13. Gavin Kritis

2.3K 130 4
                                    

"Mereka ada untuk dibagi suka dan duka, maka jangan senbunyikan deritamu sendirian. "

***

Tepat diusianya yang ke tiga belas tahun, Fajar mengikuti lomba piano se-Jakarta Timur. Fajar sudah siap untuk naik ke atas panggung. Namun ayah dan kakaknya masih belum datang juga. Ibunya sedang tak enak badan jadi ibu tak ikut menonton.

Fajar sudah dipanggil untuk naik ke atas panggung.

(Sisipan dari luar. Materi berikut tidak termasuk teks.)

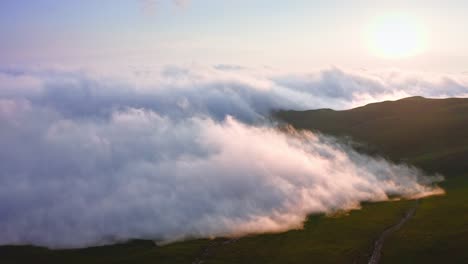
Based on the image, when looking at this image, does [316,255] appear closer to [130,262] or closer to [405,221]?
[405,221]

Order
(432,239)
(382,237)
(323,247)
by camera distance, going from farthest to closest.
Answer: (382,237) < (323,247) < (432,239)

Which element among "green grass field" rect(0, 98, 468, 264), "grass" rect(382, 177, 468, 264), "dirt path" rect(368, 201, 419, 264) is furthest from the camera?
"green grass field" rect(0, 98, 468, 264)

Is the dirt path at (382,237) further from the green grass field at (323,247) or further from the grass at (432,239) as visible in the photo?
the grass at (432,239)

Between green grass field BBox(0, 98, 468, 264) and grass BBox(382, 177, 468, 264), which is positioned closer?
grass BBox(382, 177, 468, 264)

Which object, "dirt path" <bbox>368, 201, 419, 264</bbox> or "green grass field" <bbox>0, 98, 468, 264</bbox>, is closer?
"dirt path" <bbox>368, 201, 419, 264</bbox>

Namun ia masih menunggu kehadiran ayah dan kakaknya. Fajar sempat berpikir untuk membatalakannya saja. Karena tujuannya mengikuti lomba ini hanya ingin menunjukkanya kepada ayah dan kakaknya. Namun ia berpikir ulang, kalau ayahnya datang setelah Fajar membatalkan tampil. Ia malah akan dimarahi.

Fajar naik ke atas panggung. Ia berharap ayah dan kakaknya akan datang ketika ia sedang tampil. Permainan piano Fajar sangat mulus. Namun Fajar tak menunjukan wajah lega ataupun puas. Sampai permainan pianonya selesai, ayah dan kakaknya tak kunjung datang.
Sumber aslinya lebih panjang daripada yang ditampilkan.